Applying APM to Healthcare; a PCPM Odyssey (Part 3)

In the first article in this series, we reviewed how NPM statistics will provide details of the operation and performance of internal network super highways. The second article introduced the role of service enablers and how their poor performance can drastically impact application performance. This article will focus on flow based APM level metrics which are available in traffic flow data.

There are basically two primary methods for this type of data collection. The first method is to use synthetic agents and the other is to collect traffic flow data. Synthetic agents have their place in the enterprise, and I have advised them to clients to address certain use cases. However, if the only source of data is a synthetic agent, and the agent has alerted to a condition, then what? What do you do now? Is this alert showing me that a single transaction has gone “off the rails” or do I have an enterprise wide issue?

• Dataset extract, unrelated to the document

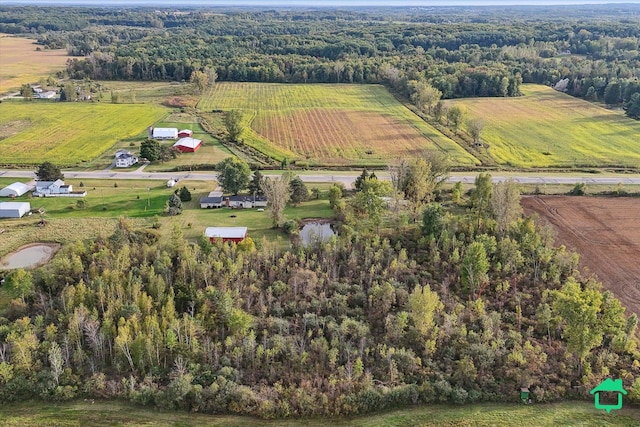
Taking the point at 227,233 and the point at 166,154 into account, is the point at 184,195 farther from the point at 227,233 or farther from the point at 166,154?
the point at 166,154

Quite simply, this is very difficult to determine. I believe that if you combine the two methods together (agents and traffic flow), then you have a real world solution. My opinion is that synthetic transactions alone typically represent a product, not a total solution.

Before continuing, I would like to clarify that my use of the term “agent” in this article is in reference to synthetic agents. Not a reference to a component management agent which keeps track of hardware components such as disk drive, CPU, and memory usage. I will touch on component management and its role in article 5.

Looking at Traffic Flow Data

So why look at flow data (packets) traversing your internal network? Isn’t that the data-set just for that packet jockey/Packet Ninja/Packet Head on staff??? NO! From this extremely rich data-set you can determine individual performance of PCs, server, and permit the detection/alerting of errors. If properly deployed, key information is available in meta data to present to an untapped audience.

Since we are looking at packet flow data, we are reviewing live client/customer data, which is exactly the rich data-set you should review! This approach is the direct opposite of synthetic transactions. The common challenge with so much data is addressing how to best locate the “diamond from the rough”. As speeds, network convergence and adoption of the Internet of Things (IoT) increase, a true strategy is required.  A strategy will help to address security and considerations so you’re able to keep up with this raging data flow. But more on that strategy in article 5!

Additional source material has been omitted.